Collection entries
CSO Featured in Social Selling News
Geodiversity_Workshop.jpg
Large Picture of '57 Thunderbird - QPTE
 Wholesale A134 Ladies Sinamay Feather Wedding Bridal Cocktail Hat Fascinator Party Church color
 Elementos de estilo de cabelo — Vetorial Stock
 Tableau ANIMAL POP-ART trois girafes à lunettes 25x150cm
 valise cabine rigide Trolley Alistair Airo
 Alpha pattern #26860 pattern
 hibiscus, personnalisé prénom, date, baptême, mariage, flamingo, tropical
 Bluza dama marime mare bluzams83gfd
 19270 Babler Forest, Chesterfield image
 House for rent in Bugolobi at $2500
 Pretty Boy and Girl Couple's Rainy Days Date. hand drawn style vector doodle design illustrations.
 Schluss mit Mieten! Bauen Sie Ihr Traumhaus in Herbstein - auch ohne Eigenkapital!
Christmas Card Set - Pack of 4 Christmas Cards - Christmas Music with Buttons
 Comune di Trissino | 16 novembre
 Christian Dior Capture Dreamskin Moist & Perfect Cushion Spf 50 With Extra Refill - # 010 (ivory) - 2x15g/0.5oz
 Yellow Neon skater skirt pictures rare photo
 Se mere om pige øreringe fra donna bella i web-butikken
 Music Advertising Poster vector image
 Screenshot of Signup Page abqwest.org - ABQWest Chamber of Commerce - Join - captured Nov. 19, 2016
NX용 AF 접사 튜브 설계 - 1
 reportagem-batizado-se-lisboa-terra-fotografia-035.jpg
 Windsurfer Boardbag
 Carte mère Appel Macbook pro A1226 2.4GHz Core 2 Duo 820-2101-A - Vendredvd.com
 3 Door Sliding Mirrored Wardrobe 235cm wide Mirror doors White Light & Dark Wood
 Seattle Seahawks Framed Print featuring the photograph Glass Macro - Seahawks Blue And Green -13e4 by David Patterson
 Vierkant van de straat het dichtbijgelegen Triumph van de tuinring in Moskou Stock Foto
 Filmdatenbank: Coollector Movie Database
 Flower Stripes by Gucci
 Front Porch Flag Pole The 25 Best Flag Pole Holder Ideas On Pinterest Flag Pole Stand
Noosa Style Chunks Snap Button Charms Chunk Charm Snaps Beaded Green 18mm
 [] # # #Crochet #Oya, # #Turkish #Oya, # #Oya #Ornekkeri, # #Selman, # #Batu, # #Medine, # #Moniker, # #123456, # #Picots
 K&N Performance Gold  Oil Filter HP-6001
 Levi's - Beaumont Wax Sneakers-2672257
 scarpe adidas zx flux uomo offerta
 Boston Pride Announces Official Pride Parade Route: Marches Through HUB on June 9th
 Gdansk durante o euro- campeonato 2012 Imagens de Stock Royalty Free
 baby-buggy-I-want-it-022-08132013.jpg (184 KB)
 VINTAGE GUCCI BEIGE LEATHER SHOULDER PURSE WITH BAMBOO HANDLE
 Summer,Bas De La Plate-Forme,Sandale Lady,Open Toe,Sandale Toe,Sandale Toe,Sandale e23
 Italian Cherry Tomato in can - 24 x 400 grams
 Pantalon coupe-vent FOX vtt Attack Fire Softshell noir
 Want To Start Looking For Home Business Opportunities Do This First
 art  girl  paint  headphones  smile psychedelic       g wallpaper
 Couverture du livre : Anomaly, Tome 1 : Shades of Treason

● Work to complete: Extract all of the data exactly as written.

● Result of the task:
CSO Featured in Social Selling News
Geodiversity_Workshop.jpg
Large Picture of '57 Thunderbird - QPTE
 Wholesale A134 Ladies Sinamay Feather Wedding Bridal Cocktail Hat Fascinator Party Church color
 Elementos de estilo de cabelo — Vetorial Stock
 Tableau ANIMAL POP-ART trois girafes à lunettes 25x150cm
 valise cabine rigide Trolley Alistair Airo
 Alpha pattern #26860 pattern
 hibiscus, personnalisé prénom, date, baptême, mariage, flamingo, tropical
 Bluza dama marime mare bluzams83gfd
 19270 Babler Forest, Chesterfield image
 House for rent in Bugolobi at $2500
 Pretty Boy and Girl Couple's Rainy Days Date. hand drawn style vector doodle design illustrations.
 Schluss mit Mieten! Bauen Sie Ihr Traumhaus in Herbstein - auch ohne Eigenkapital!
Christmas Card Set - Pack of 4 Christmas Cards - Christmas Music with Buttons
 Comune di Trissino | 16 novembre
 Christian Dior Capture Dreamskin Moist & Perfect Cushion Spf 50 With Extra Refill - # 010 (ivory) - 2x15g/0.5oz
 Yellow Neon skater skirt pictures rare photo
 Se mere om pige øreringe fra donna bella i web-butikken
 Music Advertising Poster vector image
 Screenshot of Signup Page abqwest.org - ABQWest Chamber of Commerce - Join - captured Nov. 19, 2016
NX용 AF 접사 튜브 설계 - 1
 reportagem-batizado-se-lisboa-terra-fotografia-035.jpg
 Windsurfer Boardbag
 Carte mère Appel Macbook pro A1226 2.4GHz Core 2 Duo 820-2101-A - Vendredvd.com
 3 Door Sliding Mirrored Wardrobe 235cm wide Mirror doors White Light & Dark Wood
 Seattle Seahawks Framed Print featuring the photograph Glass Macro - Seahawks Blue And Green -13e4 by David Patterson
 Vierkant van de straat het dichtbijgelegen Triumph van de tuinring in Moskou Stock Foto
 Filmdatenbank: Coollector Movie Database
 Flower Stripes by Gucci
 Front Porch Flag Pole The 25 Best Flag Pole Holder Ideas On Pinterest Flag Pole Stand
Noosa Style Chunks Snap Button Charms Chunk Charm Snaps Beaded Green 18mm
 [] # # #Crochet #Oya, # #Turkish #Oya, # #Oya #Ornekkeri, # #Selman, # #Batu, # #Medine, # #Moniker, # #123456, # #Picots
 K&N Performance Gold  Oil Filter HP-6001
 Levi's - Beaumont Wax Sneakers-2672257
 scarpe adidas zx flux uomo offerta
 Boston Pride Announces Official Pride Parade Route: Marches Through HUB on June 9th
 Gdansk durante o euro- campeonato 2012 Imagens de Stock Royalty Free
 baby-buggy-I-want-it-022-08132013.jpg (184 KB)
 VINTAGE GUCCI BEIGE LEATHER SHOULDER PURSE WITH BAMBOO HANDLE
 Summer,Bas De La Plate-Forme,Sandale Lady,Open Toe,Sandale Toe,Sandale Toe,Sandale e23
 Italian Cherry Tomato in can - 24 x 400 grams
 Pantalon coupe-vent FOX vtt Attack Fire Softshell noir
 Want To Start Looking For Home Business Opportunities Do This First
 art  girl  paint  headphones  smile psychedelic       g wallpaper
 Couverture du livre : Anomaly, Tome 1 : Shades of Treason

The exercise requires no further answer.